What's all this got to do with the the so-called "thinness war?" Well, frankly, everything.
Death To The Ultra-Thin Phone And Removable Batteries
Phones that are incredibly thin are good for one thing, and one thing only: taking comparison pictures next to fatter phones. It's like those "world's tallest skyscraper" illustrations - they're fascinating, but totally useless. This isn't entirely true, as some exceptionally thick devices (like the Hero or slider keyboard phones) do make the case for slimming things down a bit, though I think it's safe to say that we've gotten to a point where anything less than 10mm can be called "thin enough."
But instead of aiming to stay within a certain profile size, manufacturers continue to push thinner and thinner devices, like we're all aspiring supermodels. And the real victim here is battery life. If you think 1900mAh is sufficient for a modern, dual-core Android device, you're probably a Samsung engineer. I cannot understand why getting a phone to 8mm is more important than getting it to 8 o'clock every night. It actually makes no sense whatsoever.
Some people might say that it's Android's fault for being such a power hog, but that's like complaining that a Lamborghini gets bad gas mileage. You don't tell your customers to go suck an egg - you put in a bigger gas tank.
So why don't most manufacturers do what is so obviously logical that it literally hurts my brain to think about it? My thought on the matter is this: it's simply a specification war that's gotten out of hand, and it's one that is absolutely screwing consumers. Yes, I remember the days of the bulky flip-phones and gigantic Sidekicks - that was a time when thinness was a real selling point, because getting your phone in your pocket could be a real challenge.
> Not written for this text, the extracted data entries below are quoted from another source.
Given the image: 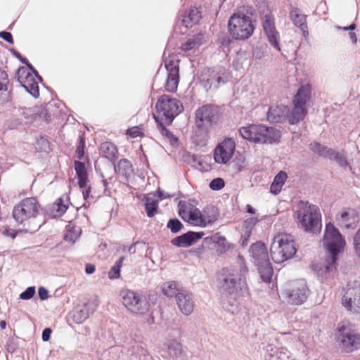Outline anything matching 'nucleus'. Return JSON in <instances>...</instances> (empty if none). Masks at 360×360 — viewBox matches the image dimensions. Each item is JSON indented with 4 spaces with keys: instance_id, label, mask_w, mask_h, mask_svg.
<instances>
[{
    "instance_id": "5fc2aeb1",
    "label": "nucleus",
    "mask_w": 360,
    "mask_h": 360,
    "mask_svg": "<svg viewBox=\"0 0 360 360\" xmlns=\"http://www.w3.org/2000/svg\"><path fill=\"white\" fill-rule=\"evenodd\" d=\"M36 145L41 152H47L50 148V143L44 136H40L37 139Z\"/></svg>"
},
{
    "instance_id": "7ed1b4c3",
    "label": "nucleus",
    "mask_w": 360,
    "mask_h": 360,
    "mask_svg": "<svg viewBox=\"0 0 360 360\" xmlns=\"http://www.w3.org/2000/svg\"><path fill=\"white\" fill-rule=\"evenodd\" d=\"M257 25L247 20L243 15L233 13L227 23L228 32H220L217 41L224 48L229 49L236 41H245L255 32Z\"/></svg>"
},
{
    "instance_id": "8fccbe9b",
    "label": "nucleus",
    "mask_w": 360,
    "mask_h": 360,
    "mask_svg": "<svg viewBox=\"0 0 360 360\" xmlns=\"http://www.w3.org/2000/svg\"><path fill=\"white\" fill-rule=\"evenodd\" d=\"M259 221V219L257 217H249L244 220L242 231L243 232L251 233L256 226V224Z\"/></svg>"
},
{
    "instance_id": "69168bd1",
    "label": "nucleus",
    "mask_w": 360,
    "mask_h": 360,
    "mask_svg": "<svg viewBox=\"0 0 360 360\" xmlns=\"http://www.w3.org/2000/svg\"><path fill=\"white\" fill-rule=\"evenodd\" d=\"M198 44L197 39H188L186 41L181 44L180 49L186 52L193 49Z\"/></svg>"
},
{
    "instance_id": "4be33fe9",
    "label": "nucleus",
    "mask_w": 360,
    "mask_h": 360,
    "mask_svg": "<svg viewBox=\"0 0 360 360\" xmlns=\"http://www.w3.org/2000/svg\"><path fill=\"white\" fill-rule=\"evenodd\" d=\"M249 252L254 259L255 264L269 259L266 245L262 240H257L252 243L250 247Z\"/></svg>"
},
{
    "instance_id": "6e6d98bb",
    "label": "nucleus",
    "mask_w": 360,
    "mask_h": 360,
    "mask_svg": "<svg viewBox=\"0 0 360 360\" xmlns=\"http://www.w3.org/2000/svg\"><path fill=\"white\" fill-rule=\"evenodd\" d=\"M37 117H39L40 119L44 120L47 123L50 122V121L51 120V115L49 112L47 105L40 110H38L37 111L34 110L35 120L37 119Z\"/></svg>"
},
{
    "instance_id": "e433bc0d",
    "label": "nucleus",
    "mask_w": 360,
    "mask_h": 360,
    "mask_svg": "<svg viewBox=\"0 0 360 360\" xmlns=\"http://www.w3.org/2000/svg\"><path fill=\"white\" fill-rule=\"evenodd\" d=\"M200 84L208 91L214 86L215 88V82L214 77V70L212 72L210 71V69L204 70L202 73L201 74L200 78Z\"/></svg>"
},
{
    "instance_id": "774afa93",
    "label": "nucleus",
    "mask_w": 360,
    "mask_h": 360,
    "mask_svg": "<svg viewBox=\"0 0 360 360\" xmlns=\"http://www.w3.org/2000/svg\"><path fill=\"white\" fill-rule=\"evenodd\" d=\"M358 292L354 291V304L355 305L354 311L360 312V283L359 284Z\"/></svg>"
},
{
    "instance_id": "2f4dec72",
    "label": "nucleus",
    "mask_w": 360,
    "mask_h": 360,
    "mask_svg": "<svg viewBox=\"0 0 360 360\" xmlns=\"http://www.w3.org/2000/svg\"><path fill=\"white\" fill-rule=\"evenodd\" d=\"M255 266H257L261 280L266 283H270L274 274L273 266L270 260H266L263 262H259L258 264H256Z\"/></svg>"
},
{
    "instance_id": "37998d69",
    "label": "nucleus",
    "mask_w": 360,
    "mask_h": 360,
    "mask_svg": "<svg viewBox=\"0 0 360 360\" xmlns=\"http://www.w3.org/2000/svg\"><path fill=\"white\" fill-rule=\"evenodd\" d=\"M166 226L173 234H177L184 229V225L176 217L170 218L167 221Z\"/></svg>"
},
{
    "instance_id": "a878e982",
    "label": "nucleus",
    "mask_w": 360,
    "mask_h": 360,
As we all know, that just isn't the case anymore. The only real question about phone size today is in the realm of surface area, or more specifically, display size. It's not a matter of whether the Galaxy Note is too thick to fit in your pocket, it's a matter of whether your pocket is large enough to accommodate its 5.3" display. No one ever says "this phone is just too thick," at least when you're talking about smartphones.
The only manufacturer to even recognize that some users might want a larger battery is Motorola, with the DROID RAZR MAXX. It's 9mm thick. Let me just say that again: nine millimeters. I've held a RAZR MAXX, and aside from the device's unusual width, I can say without a shadow of a doubt that I can live with 9mm and a 3300mAh battery, even if it's non-removable. Just check out droid-life's review of it. That battery is the greatest thing since sliced bread (OK, I'm exaggerating), and I am seriously considering getting one because of it.
The reason they can jam that much battery in? It's non-removable, and they've made the chassis 2mm thicker. Let's be frank: if you were offered that much of a boost in battery life on your phone in exchange for it being non-removable and a couple millimeters thicker, you would take it. Talk to me all you want of cycle fatigue, but I couldn't care less - I'll take the multi-day battery and more solid build quality over some flimsy and creaky plastic cover on the back of my phone every time. I don't want to carry a spare battery. I don't want to carry a portable charger. I just want a phone that lasts all day.
And I'm just about ready to put my money where my mouth is.